__Given request__. Exact copies are required of the lines from the line containing "How far can" through the final line of the listing, both included, and of no other lines.
━━━ Record extracts ━━━
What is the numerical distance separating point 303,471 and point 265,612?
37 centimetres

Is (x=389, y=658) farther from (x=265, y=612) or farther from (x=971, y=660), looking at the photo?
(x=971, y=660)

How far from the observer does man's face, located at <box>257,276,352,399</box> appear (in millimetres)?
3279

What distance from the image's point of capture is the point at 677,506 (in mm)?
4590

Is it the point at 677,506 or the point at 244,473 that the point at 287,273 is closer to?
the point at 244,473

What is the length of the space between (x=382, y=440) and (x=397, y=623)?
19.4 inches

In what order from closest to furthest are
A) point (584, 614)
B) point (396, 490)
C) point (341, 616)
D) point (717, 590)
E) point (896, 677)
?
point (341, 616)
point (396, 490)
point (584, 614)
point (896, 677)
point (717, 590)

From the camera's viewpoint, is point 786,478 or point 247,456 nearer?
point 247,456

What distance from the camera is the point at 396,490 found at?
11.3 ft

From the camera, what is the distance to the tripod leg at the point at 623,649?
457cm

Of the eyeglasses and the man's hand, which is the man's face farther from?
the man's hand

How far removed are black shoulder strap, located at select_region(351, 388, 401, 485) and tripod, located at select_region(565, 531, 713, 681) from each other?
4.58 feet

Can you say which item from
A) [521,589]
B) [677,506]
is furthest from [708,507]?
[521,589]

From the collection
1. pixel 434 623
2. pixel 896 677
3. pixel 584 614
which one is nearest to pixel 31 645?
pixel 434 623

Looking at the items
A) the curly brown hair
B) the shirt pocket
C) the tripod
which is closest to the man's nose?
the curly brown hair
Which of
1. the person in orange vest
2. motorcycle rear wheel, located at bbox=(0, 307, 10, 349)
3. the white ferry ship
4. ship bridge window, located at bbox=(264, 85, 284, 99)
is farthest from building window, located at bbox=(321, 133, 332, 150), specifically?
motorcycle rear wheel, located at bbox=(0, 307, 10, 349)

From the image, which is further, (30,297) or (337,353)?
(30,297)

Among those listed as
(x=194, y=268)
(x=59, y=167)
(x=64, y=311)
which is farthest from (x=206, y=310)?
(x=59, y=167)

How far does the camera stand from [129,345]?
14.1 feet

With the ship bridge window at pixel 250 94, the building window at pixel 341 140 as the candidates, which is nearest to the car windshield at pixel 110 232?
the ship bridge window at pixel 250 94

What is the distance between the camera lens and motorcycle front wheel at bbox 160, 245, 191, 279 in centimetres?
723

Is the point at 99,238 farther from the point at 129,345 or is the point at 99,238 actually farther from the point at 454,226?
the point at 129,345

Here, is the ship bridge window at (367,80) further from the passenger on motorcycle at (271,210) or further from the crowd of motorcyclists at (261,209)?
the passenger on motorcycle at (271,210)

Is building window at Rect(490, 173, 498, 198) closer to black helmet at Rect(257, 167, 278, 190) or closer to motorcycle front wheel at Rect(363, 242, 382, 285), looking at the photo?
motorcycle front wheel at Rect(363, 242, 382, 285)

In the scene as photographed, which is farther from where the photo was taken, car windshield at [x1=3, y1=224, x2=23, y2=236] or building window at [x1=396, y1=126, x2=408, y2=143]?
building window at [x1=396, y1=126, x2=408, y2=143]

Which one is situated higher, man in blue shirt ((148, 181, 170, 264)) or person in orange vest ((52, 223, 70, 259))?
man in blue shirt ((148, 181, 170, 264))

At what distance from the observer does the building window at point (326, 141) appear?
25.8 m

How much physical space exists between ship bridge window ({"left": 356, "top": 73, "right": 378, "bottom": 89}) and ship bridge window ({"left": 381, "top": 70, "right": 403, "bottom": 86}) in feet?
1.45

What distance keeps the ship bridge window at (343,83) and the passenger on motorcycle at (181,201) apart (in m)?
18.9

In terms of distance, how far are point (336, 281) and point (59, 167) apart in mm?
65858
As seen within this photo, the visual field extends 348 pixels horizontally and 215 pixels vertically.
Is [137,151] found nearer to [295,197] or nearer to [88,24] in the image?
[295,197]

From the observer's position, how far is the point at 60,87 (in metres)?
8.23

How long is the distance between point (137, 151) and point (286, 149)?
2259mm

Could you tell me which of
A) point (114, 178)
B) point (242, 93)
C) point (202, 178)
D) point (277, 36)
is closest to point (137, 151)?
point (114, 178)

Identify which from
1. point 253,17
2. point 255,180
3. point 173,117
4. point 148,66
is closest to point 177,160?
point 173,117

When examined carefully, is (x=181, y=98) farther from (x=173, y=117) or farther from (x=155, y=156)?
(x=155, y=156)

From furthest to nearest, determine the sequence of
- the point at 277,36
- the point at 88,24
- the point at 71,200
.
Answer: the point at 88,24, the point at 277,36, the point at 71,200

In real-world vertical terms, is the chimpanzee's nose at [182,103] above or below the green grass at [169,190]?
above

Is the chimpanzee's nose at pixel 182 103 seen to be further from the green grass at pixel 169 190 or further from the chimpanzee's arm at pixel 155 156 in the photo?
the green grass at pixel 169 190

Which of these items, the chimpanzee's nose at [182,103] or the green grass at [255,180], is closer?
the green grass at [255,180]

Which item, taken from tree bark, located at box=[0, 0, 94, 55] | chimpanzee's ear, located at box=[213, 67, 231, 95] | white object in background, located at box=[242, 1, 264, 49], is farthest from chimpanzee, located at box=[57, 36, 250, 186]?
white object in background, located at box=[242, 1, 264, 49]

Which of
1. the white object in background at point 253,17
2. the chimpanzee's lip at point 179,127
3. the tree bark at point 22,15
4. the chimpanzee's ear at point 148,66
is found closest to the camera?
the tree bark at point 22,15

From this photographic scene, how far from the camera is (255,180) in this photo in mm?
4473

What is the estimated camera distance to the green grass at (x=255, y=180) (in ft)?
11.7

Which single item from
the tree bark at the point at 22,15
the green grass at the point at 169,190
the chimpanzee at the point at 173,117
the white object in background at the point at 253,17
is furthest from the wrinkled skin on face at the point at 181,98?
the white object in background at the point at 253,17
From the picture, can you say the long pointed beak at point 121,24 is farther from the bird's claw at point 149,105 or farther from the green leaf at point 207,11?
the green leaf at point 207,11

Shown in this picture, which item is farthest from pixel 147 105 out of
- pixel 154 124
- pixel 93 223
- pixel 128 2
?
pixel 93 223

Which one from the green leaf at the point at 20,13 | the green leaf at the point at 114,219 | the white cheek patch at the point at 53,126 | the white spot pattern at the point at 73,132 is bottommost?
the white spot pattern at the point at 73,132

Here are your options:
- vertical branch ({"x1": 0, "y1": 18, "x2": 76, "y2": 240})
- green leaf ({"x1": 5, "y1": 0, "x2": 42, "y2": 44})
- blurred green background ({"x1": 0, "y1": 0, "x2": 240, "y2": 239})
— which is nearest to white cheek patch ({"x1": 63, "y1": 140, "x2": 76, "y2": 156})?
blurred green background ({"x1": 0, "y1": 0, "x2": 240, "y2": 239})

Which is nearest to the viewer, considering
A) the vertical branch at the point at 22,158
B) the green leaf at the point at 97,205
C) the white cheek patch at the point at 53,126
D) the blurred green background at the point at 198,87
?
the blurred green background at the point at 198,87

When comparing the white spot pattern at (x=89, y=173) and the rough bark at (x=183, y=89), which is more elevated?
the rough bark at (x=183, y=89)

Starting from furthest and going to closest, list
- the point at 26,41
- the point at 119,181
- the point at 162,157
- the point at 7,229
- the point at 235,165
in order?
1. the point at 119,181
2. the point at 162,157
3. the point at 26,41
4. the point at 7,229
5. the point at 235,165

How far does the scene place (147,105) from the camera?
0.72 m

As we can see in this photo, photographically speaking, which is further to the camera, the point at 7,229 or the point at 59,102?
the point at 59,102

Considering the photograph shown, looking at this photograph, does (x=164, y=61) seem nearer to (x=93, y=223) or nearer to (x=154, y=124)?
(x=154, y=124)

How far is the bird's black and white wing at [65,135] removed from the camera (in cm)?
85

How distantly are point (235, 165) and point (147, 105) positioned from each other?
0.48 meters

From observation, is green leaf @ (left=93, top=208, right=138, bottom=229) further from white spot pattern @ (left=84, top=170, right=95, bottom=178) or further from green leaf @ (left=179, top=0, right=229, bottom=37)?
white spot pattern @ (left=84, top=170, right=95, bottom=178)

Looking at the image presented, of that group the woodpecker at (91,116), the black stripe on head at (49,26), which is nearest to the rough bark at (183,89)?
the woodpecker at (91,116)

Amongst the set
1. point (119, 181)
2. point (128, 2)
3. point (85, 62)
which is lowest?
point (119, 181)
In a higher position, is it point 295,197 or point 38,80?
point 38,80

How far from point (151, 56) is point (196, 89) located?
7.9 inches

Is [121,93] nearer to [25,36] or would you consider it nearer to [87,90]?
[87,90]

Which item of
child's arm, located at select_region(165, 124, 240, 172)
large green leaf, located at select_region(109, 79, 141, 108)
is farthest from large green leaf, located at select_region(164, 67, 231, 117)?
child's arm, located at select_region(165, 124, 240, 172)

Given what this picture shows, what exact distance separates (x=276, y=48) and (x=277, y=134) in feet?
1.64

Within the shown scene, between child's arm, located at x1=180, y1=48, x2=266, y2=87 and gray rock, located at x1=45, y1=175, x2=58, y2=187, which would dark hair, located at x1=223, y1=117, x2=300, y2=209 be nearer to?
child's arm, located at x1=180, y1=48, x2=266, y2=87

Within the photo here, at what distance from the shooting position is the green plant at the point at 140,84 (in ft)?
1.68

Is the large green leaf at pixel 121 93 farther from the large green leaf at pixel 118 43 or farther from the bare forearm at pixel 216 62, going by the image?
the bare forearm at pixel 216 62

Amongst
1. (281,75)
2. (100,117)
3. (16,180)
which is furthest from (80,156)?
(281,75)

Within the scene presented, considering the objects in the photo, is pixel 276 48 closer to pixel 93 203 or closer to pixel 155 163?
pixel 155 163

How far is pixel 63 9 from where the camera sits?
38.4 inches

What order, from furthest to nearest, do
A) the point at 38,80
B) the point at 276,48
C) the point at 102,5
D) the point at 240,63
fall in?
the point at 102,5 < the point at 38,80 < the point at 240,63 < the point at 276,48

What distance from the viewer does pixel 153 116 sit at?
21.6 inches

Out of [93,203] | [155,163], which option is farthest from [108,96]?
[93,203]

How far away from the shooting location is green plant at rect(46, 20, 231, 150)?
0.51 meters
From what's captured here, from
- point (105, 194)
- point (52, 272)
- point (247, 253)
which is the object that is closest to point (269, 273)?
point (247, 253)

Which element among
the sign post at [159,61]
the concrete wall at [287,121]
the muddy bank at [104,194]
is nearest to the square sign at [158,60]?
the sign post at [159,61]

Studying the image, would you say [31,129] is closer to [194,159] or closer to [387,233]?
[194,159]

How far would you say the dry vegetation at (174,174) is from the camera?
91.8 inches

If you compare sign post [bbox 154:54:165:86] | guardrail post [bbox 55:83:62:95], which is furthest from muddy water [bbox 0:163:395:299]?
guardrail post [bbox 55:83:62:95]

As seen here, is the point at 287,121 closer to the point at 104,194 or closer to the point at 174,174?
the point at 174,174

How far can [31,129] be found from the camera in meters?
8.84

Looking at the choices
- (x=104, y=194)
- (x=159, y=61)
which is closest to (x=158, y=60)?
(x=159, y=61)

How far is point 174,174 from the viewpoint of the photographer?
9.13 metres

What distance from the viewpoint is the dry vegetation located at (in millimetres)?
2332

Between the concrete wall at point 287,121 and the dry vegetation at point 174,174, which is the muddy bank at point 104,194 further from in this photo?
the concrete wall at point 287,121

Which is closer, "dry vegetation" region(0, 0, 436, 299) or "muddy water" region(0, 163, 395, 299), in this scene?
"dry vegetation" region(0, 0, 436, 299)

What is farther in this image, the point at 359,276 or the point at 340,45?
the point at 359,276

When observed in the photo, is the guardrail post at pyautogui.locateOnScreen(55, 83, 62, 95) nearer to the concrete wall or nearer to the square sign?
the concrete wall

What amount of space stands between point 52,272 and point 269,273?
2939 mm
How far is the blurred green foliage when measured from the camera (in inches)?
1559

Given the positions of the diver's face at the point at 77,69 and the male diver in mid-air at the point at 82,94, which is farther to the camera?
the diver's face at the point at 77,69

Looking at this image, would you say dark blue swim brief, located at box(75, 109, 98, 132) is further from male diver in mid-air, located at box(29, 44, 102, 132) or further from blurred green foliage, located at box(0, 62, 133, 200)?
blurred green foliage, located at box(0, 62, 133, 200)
━━━
__Response__.
How far can [31,129] be found from the camera in meters?
8.84

Looking at the choices
- (x=104, y=194)
- (x=159, y=61)
which is closest to (x=158, y=60)?
(x=159, y=61)

How far is point 174,174 from the viewpoint of the photographer?
9.13 metres

What distance from the viewpoint is the dry vegetation located at (in millimetres)?
2332

Between the concrete wall at point 287,121 and the dry vegetation at point 174,174, which is the muddy bank at point 104,194 further from in this photo?
the concrete wall at point 287,121

Which is closer, "dry vegetation" region(0, 0, 436, 299) or "muddy water" region(0, 163, 395, 299), in this scene?
"dry vegetation" region(0, 0, 436, 299)

What is farther in this image, the point at 359,276 or the point at 340,45?
the point at 359,276

When observed in the photo, is the guardrail post at pyautogui.locateOnScreen(55, 83, 62, 95) nearer to the concrete wall or nearer to the square sign?
the concrete wall

What amount of space stands between point 52,272 and point 269,273?
2939 mm
How far is the blurred green foliage when measured from the camera (in inches)?
1559

Given the positions of the diver's face at the point at 77,69 and the male diver in mid-air at the point at 82,94, which is farther to the camera?
the diver's face at the point at 77,69

Looking at this image, would you say dark blue swim brief, located at box(75, 109, 98, 132) is further from male diver in mid-air, located at box(29, 44, 102, 132) or further from blurred green foliage, located at box(0, 62, 133, 200)?
blurred green foliage, located at box(0, 62, 133, 200)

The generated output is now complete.